I shall give a [very] brief proof. Someone will pick me up if there are any mistakes.

If $0 < x < \frac{\pi}{2}$ then there is not much difficulty in showing that $\sin x < x < \tan x$ . Since we are assuming $0 < x < \frac{\pi}{2}$ then we know that $\sin x >0$ and thus $1 < \frac{x}{\sin x} < \frac{1}{\cos x}$ . In other words,

$\cos x < \frac {\sin x}{x} < 1~~(*)$

Note that $1-\cos x=(1-\cos x)\cdot \frac{1+\cos x}{1+\cos x}=\frac{1-\cos^2 x}{1+\cos x}=\frac{\sin^2 x}{1+\cos x}$

Since we are assuming that $0 < x < \frac{\pi}{2}$ then $\cos x > 0$ and thus $\frac{\sin^2x}{1+\cos x}<\sin^2 x and hence from $(*)$ we have

$1-x^2<\frac{\sin x}{x}<1~~(**)$

We have been assuming that $0 < x < \frac{\pi}{2}$ but equation $(**)$ also holds if $-\frac{\pi}{2}< x < 0$ since $(-x)^2=x^2$ and $\sin (-x)=-\sin x$ . We know that we have $x\approx 0$ and so using equation $(**)$ and the squeeze theorem we can see that

$
\lim_{x\rightarrow 0}{\frac{\sin x}{x}}= \lim_{x\rightarrow 0}{(1-x^2)}=
\lim_{x\rightarrow 0}{1}=1
$

Hope this helps.
• Dec 6th 2008, 03:53 AM
Laurent
Quote:

Originally Posted by aurora
However, a friend of mine has only 10 minutes ago told me of something he thought of:
lim sinz/z = lim (sinz-sin(0))/(z-0) = sin'(0) = cos(0)

of course I only need to show sin'x = cosx, but I think that's not gonna be hard...

If you've studied a bit of complex differentiation, you probably know how to differentiate the exponential function (same formula as for the exponential function on real numbers). Then, since you've probably defined $\sin z=\frac{e^{iz}-e^{-iz}}{2i}$ (and $\cos z=\frac{e^{iz}+e^{-iz}}{2}$), you can prove that indeed $\sin'z=\cos z$ for complex $z$, and apply your friend's idea.
• Dec 6th 2008, 07:47 AM
aurora
Laurent, thanks :)

Sean, thank you too, but notice that the function here is complex, and your proof is relevant only in the real case....
However, thank you for the bother! (Wink)
• Dec 6th 2008, 09:55 AM
Mathstud28
Quote:

Originally Posted by Opalg
I can see where you want to go from there, which is to slip the limit past the integral sign. But exchanging limiting operations (applied to a function of a complex variable in this case) is a delicate business, which needs careful justification. There's a substantial theorem being secretly used here!
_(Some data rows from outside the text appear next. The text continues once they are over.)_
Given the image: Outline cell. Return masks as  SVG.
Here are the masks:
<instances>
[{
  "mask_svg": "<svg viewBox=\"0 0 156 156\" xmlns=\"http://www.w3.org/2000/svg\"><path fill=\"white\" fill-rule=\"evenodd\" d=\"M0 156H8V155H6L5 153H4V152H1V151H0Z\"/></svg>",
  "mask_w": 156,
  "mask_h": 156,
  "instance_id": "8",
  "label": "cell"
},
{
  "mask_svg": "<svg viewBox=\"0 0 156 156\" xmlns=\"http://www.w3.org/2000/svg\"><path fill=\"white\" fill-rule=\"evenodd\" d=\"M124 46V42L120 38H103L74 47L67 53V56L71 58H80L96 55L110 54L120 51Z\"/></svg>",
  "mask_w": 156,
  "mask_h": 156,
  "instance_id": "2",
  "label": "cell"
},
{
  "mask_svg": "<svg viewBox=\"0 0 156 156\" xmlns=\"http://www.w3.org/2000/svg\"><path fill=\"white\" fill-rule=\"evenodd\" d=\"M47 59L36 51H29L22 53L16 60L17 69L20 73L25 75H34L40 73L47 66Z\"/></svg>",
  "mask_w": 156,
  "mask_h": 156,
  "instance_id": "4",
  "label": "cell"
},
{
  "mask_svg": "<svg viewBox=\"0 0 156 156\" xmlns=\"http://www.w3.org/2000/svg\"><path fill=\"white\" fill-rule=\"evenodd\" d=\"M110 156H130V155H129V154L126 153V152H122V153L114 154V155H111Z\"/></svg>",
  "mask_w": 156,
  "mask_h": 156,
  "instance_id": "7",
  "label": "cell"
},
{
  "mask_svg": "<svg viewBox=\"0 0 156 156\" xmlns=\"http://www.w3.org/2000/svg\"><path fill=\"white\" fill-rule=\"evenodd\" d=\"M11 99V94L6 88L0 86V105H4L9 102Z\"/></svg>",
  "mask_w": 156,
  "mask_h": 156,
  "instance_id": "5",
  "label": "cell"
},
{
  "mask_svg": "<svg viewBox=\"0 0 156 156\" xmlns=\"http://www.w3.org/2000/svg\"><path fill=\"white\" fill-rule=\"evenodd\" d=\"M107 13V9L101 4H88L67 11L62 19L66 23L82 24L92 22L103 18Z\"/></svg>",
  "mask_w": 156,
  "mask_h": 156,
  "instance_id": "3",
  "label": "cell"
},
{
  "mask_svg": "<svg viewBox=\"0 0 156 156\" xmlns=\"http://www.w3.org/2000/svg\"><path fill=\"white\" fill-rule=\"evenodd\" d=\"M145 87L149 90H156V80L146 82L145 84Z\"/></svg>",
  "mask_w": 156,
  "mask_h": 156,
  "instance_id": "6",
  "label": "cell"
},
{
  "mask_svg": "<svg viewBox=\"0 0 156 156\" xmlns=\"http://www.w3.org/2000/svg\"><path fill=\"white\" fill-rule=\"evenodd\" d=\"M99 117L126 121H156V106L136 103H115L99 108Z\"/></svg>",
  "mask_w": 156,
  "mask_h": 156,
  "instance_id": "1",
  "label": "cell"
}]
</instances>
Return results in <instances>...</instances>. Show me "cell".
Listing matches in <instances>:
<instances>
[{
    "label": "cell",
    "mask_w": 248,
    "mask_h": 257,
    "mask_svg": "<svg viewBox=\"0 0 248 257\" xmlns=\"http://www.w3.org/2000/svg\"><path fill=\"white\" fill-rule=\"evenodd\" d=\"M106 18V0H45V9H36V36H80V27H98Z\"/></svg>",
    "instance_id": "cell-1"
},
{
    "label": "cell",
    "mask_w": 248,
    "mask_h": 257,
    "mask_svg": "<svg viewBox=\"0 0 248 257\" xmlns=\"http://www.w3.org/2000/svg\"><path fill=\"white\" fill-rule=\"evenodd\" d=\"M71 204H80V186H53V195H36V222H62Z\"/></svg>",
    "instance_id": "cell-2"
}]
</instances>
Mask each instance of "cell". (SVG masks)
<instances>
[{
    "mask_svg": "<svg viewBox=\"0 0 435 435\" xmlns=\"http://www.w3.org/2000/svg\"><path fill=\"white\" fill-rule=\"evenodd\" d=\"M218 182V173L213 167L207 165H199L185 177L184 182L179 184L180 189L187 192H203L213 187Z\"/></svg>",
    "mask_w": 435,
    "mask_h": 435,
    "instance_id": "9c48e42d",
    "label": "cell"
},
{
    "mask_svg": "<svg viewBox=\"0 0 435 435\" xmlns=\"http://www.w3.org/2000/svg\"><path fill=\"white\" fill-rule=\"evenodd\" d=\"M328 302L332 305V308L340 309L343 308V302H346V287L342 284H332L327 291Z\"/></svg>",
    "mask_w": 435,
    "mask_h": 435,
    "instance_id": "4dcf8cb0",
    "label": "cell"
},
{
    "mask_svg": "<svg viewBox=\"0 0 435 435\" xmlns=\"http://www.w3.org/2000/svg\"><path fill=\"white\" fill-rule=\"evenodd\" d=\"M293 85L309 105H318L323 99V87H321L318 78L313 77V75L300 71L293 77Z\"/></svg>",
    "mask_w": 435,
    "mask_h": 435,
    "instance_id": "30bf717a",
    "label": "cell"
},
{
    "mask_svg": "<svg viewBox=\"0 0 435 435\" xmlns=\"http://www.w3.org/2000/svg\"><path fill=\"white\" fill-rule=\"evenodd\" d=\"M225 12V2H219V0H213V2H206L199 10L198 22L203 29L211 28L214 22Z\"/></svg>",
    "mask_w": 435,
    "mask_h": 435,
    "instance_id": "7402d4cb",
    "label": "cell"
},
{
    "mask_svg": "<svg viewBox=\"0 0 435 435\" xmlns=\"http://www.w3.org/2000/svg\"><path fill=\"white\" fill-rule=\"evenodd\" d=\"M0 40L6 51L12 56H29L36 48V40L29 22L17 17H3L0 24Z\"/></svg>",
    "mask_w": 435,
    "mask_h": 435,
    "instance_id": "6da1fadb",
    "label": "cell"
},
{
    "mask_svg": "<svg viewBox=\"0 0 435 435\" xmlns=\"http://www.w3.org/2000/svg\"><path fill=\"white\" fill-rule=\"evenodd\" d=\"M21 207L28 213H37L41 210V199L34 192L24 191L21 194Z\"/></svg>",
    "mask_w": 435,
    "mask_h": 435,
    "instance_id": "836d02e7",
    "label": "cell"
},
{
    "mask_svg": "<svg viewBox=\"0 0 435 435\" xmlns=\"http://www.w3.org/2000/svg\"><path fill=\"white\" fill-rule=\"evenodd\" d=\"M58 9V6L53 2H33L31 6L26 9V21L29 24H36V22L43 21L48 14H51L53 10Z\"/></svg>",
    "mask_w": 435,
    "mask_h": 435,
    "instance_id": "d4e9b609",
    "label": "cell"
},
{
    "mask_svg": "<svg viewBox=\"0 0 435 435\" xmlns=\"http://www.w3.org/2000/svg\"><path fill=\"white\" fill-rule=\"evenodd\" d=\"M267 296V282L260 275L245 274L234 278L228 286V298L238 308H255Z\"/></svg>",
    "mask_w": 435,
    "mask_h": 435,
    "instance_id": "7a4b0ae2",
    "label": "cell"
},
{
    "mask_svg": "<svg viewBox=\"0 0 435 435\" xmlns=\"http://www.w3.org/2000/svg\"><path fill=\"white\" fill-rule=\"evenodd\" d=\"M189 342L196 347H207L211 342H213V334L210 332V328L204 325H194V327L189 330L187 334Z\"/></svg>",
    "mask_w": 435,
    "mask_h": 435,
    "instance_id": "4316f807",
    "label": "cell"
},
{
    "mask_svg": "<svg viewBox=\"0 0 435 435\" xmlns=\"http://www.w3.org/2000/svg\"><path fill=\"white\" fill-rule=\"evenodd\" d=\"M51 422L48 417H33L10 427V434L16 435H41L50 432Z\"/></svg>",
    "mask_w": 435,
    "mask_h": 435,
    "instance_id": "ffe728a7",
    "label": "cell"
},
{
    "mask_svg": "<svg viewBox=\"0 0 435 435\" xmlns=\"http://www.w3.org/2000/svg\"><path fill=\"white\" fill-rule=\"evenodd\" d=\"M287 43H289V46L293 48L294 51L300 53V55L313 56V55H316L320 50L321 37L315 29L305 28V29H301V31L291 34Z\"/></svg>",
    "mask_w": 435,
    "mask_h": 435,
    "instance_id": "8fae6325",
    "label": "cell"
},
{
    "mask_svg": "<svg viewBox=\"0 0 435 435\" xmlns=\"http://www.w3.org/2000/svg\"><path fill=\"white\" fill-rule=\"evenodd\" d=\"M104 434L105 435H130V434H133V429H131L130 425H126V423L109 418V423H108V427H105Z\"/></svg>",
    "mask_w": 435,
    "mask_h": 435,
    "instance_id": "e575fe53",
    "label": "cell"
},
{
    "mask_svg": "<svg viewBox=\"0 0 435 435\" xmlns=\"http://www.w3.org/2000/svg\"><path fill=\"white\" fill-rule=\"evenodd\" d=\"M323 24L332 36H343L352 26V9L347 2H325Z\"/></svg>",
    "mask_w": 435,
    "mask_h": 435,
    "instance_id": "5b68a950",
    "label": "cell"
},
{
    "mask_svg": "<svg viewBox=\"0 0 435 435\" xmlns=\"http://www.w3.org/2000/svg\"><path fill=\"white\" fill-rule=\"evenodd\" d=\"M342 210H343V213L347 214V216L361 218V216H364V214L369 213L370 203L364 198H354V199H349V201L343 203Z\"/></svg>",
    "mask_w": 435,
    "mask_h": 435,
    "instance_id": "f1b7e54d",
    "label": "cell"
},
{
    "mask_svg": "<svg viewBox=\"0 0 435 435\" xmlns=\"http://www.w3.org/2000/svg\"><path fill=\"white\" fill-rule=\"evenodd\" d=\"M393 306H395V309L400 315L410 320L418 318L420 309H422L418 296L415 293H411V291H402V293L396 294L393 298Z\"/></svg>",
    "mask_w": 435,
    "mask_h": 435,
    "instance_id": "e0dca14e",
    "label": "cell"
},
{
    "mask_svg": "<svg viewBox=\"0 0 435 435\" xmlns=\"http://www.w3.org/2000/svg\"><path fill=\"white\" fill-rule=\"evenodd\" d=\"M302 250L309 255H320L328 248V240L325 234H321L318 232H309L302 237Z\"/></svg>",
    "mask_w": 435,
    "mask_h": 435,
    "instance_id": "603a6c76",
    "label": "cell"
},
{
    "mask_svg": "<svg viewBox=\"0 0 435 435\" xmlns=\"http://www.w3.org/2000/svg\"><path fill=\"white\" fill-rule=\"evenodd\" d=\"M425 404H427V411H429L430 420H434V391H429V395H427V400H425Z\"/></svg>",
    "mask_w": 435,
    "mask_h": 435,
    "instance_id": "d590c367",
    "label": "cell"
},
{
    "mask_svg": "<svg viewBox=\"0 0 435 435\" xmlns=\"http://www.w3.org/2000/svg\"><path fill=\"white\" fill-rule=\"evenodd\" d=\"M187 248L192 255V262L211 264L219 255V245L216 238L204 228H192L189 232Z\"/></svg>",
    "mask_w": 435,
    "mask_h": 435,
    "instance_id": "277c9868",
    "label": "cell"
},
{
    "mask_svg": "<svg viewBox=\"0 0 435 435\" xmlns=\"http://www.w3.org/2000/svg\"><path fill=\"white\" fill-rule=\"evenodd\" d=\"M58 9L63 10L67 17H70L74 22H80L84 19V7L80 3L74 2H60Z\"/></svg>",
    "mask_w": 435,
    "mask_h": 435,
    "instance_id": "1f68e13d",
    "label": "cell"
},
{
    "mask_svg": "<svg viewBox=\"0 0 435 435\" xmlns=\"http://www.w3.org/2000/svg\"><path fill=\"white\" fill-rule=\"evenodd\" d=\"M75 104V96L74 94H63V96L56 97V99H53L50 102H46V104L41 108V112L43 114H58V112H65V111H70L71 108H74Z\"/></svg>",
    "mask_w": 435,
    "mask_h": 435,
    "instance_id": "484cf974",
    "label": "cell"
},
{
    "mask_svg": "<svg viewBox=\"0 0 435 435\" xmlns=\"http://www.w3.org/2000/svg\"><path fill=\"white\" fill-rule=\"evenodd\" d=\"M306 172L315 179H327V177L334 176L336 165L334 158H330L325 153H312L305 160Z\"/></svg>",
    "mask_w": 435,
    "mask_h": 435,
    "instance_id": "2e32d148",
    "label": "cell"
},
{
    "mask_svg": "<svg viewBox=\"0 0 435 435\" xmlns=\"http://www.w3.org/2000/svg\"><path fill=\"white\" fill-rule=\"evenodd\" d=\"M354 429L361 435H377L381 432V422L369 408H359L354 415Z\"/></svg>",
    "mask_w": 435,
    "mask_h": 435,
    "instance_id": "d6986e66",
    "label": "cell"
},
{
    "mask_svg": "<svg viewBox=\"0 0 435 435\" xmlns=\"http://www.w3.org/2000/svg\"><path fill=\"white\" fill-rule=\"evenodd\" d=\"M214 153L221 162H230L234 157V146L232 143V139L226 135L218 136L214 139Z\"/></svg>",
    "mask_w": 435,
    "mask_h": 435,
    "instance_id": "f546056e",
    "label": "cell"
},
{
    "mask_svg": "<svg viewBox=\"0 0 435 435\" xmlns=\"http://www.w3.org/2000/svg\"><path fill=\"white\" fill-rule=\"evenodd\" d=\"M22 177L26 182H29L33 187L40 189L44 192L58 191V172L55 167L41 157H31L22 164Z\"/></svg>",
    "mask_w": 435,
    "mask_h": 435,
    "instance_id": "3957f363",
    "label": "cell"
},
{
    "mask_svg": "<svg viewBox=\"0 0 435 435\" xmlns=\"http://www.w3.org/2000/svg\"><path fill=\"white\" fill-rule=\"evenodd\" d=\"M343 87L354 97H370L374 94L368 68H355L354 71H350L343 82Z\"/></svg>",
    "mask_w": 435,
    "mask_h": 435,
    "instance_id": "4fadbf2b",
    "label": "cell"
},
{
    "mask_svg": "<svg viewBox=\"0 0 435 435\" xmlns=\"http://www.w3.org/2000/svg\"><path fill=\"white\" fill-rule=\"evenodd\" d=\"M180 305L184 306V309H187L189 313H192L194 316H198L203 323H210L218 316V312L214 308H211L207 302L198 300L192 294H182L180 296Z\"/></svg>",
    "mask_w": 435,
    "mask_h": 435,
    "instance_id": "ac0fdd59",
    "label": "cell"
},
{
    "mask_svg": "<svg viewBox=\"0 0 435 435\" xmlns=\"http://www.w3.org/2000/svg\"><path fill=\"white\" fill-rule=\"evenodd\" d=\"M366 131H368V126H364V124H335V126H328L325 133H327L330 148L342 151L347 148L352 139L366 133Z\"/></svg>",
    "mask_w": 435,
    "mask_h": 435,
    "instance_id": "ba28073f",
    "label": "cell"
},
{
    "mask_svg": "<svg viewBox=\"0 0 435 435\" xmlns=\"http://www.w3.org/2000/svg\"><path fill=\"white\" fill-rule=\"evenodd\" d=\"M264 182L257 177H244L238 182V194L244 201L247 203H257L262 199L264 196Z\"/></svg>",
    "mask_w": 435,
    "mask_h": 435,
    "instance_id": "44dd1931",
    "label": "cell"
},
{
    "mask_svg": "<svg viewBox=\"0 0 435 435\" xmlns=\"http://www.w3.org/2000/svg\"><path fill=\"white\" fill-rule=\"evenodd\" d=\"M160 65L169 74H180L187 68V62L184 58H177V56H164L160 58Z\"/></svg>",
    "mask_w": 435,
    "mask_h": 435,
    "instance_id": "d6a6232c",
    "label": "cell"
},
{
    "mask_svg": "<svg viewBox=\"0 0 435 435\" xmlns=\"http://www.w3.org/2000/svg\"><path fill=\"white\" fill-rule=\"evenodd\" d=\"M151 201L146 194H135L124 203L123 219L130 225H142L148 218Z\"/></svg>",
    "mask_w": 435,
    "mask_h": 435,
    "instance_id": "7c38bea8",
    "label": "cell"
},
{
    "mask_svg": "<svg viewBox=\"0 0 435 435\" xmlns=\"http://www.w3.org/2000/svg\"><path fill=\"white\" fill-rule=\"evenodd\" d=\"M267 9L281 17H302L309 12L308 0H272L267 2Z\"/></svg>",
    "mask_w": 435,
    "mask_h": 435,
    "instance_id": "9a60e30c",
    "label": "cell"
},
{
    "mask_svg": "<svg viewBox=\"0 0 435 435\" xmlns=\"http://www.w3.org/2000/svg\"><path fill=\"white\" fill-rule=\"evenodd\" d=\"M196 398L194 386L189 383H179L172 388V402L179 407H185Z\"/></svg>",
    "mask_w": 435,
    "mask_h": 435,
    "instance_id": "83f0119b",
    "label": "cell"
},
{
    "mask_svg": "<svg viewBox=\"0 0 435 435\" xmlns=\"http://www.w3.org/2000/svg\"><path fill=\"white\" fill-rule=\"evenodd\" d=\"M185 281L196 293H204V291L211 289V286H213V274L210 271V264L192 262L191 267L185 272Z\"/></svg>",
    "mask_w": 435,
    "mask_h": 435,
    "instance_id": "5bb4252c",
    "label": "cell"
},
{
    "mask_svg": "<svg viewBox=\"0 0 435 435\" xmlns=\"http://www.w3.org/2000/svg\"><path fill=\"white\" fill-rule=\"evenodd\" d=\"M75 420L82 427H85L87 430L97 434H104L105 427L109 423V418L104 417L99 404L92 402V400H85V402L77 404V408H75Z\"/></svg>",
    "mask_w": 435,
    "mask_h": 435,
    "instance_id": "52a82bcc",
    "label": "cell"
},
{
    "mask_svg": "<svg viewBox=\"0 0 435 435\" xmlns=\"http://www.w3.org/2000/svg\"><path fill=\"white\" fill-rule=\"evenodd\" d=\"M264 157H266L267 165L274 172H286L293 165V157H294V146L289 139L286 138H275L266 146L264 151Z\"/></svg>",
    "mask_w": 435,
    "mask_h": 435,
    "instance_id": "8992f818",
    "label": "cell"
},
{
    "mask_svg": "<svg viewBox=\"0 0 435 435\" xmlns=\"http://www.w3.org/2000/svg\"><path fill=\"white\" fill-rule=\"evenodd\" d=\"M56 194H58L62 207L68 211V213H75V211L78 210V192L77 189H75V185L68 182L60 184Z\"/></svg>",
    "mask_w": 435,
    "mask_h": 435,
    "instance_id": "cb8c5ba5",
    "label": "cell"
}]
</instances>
In fact, this looks like a very neat way to show that $\lim_{z\to0}\tfrac{\sin z}z=1$, and the change-of-limiting-operations procedure is justified, essentially because the function (z,y)→cos(zy) is locally uniformly continuous. But that takes at least as much machinery to prove as the other methods proposed in the previous comments.

Since $-x\sin(xy)$ is bounded in the neighborhood of zero can we not say that $\cos(xy)$ is uniformly continous in terms of this integral?
• Dec 6th 2008, 04:27 PM
ThePerfectHacker
I do not understand why to use all the unnecessary proofs because, by definition, $\sin z$ is defined in terms its power series*.
That is what Opalg did.

*)Every formal text on complex analysis would define sine in terms of a power series. If not, like through exponentials, then we can use the power series on the exponential to derive the power series for sine. Thus, the power series definition is basically the definition for sine. So why use any other approach?